Process – rollback with splits

Consider this scenario, your application has a utility field that is used by all form elements that take the form of a dropdown, and this amounts to about 200 consumers. This utility field is considered legacy, it does not follow new gen practices / use frameworks that have recently been adopted by your development team.

You get assigned a task to migrate this utility field. Now imagine you have completed the migration, your peers have reviewed and approved the implementation, and QA have tested for regressions. No regressions were found, so eventually this change lands in production.

Two weeks later you are informed that one of the users (a company) of the platform has raised a critical issue on production, and investigation points to your recent migration work as the culprit. This has been raised as a critical issue because the issue is costing the user $$$ for every minute it remains. You decide that the most pragmatic solution is to rollback now, then investigate a fix later in the comfort of the development environment. This normally looks like this:

  1. push rollback commit to dev branch
  2. get an approval from peers
  3. rerun regression testing on development
  4. merge change to release branch
  5. run a hot fix deployment to production
  6. rerun regression testing on production
  7. communicate and document the rollback

This isn’t ideal, there are many steps here, and depending on how long things like deployments take, this might be far from a quick fix. It may also involve efforts from multiple departments like development, QA, devops, management etc.

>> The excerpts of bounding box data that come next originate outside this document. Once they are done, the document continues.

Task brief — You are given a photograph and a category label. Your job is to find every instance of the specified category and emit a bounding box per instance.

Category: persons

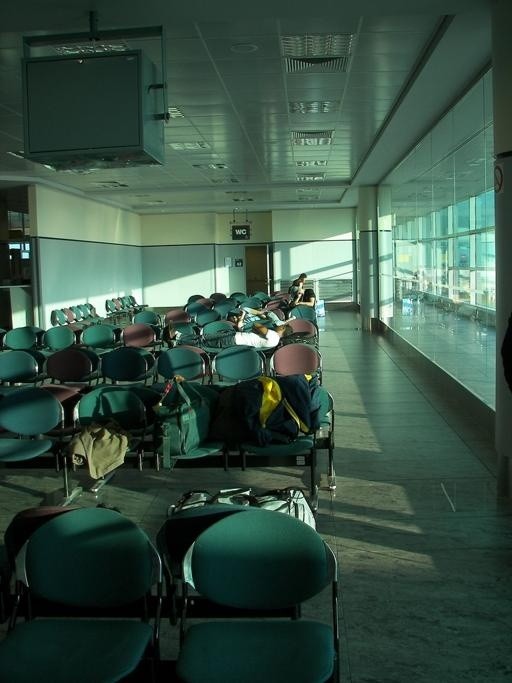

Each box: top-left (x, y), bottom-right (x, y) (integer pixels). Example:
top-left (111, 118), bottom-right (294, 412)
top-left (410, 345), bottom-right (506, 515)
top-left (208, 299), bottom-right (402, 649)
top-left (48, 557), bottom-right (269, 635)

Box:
top-left (168, 321), bottom-right (293, 351)
top-left (227, 307), bottom-right (295, 328)
top-left (290, 286), bottom-right (316, 310)
top-left (289, 273), bottom-right (307, 294)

Let’s consider a different approach, what if we put the migration work behind a split? A split is essentially a realtime opt in/ opt out wrapping that can be added to a segment of code. So in this case we could create our migrated component, and instead of deleting the old version and replacing it with the new version, we would keep the old version and put the mechanic that switches to the new version behind a split.

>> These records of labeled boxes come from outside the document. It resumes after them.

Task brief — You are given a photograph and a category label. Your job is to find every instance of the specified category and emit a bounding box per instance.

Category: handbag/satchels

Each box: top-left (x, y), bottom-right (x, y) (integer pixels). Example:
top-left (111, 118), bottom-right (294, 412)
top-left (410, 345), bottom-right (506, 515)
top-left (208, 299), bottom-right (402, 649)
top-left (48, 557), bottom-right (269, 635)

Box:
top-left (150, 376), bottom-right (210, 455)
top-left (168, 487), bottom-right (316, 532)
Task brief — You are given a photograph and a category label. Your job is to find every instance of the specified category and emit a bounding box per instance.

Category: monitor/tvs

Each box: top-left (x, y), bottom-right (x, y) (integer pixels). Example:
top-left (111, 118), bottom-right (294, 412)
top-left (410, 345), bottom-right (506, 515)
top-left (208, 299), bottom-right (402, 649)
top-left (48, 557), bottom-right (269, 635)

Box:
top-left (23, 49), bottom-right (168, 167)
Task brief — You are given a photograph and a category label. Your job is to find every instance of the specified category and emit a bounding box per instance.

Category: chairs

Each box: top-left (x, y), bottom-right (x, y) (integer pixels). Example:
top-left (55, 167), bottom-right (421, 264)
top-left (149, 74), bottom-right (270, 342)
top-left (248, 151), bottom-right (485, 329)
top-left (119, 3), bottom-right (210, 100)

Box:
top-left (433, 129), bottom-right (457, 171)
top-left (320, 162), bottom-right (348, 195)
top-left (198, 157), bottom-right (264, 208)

So let’s run through the same scenario and see how many steps we need using this approach.

  1. update split change in realtime
  2. rerun regression testing on production
  3. communicate split change

Not only was this achieved with less than half the steps, but is also probably about 100 times faster, with much less that can go wrong. The split change also does not require a developer, the split could easily be updated by an engineering manager, or even a more product/ UX focused team member.

If you like the sound of this approach, checkout platforms like Unleash and Split that can help you get started.